START Dataset records

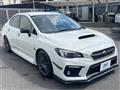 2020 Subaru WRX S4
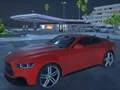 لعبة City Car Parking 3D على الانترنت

END Dataset records
START Dataset records

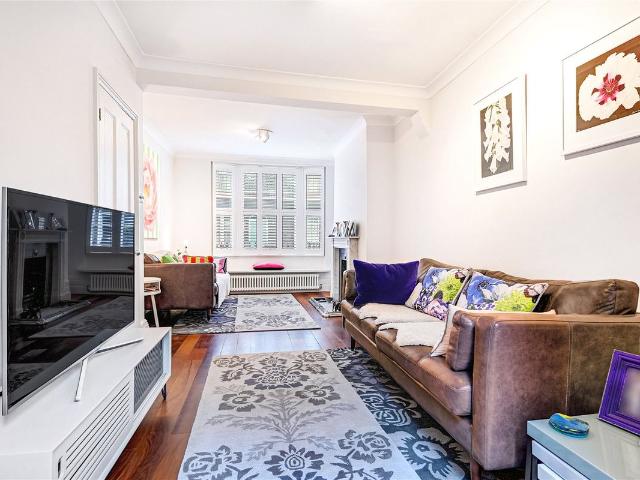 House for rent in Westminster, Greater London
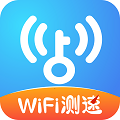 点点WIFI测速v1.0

END Dataset records
START Dataset records

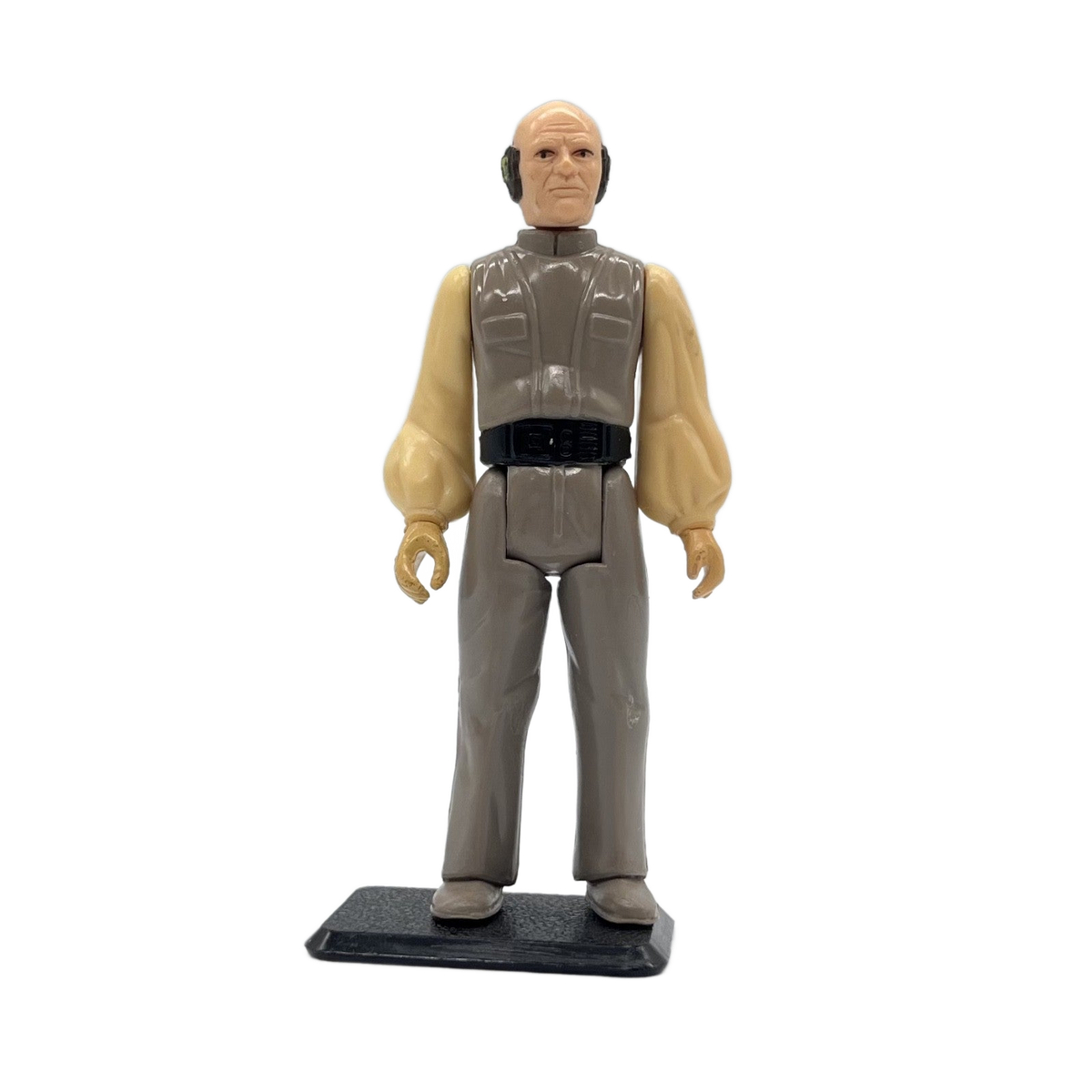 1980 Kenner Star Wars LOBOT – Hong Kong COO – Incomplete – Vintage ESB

END Dataset records

What needs to be done
Once the line with "2020 Subaru WRX S4" is found above, transcribe each line from it through the line with "لعبة City Car Parking 3D على الانترنت", exactly, and omit the pictures.

Task result
 2020 Subaru WRX S4
 لعبة City Car Parking 3D على الانترنت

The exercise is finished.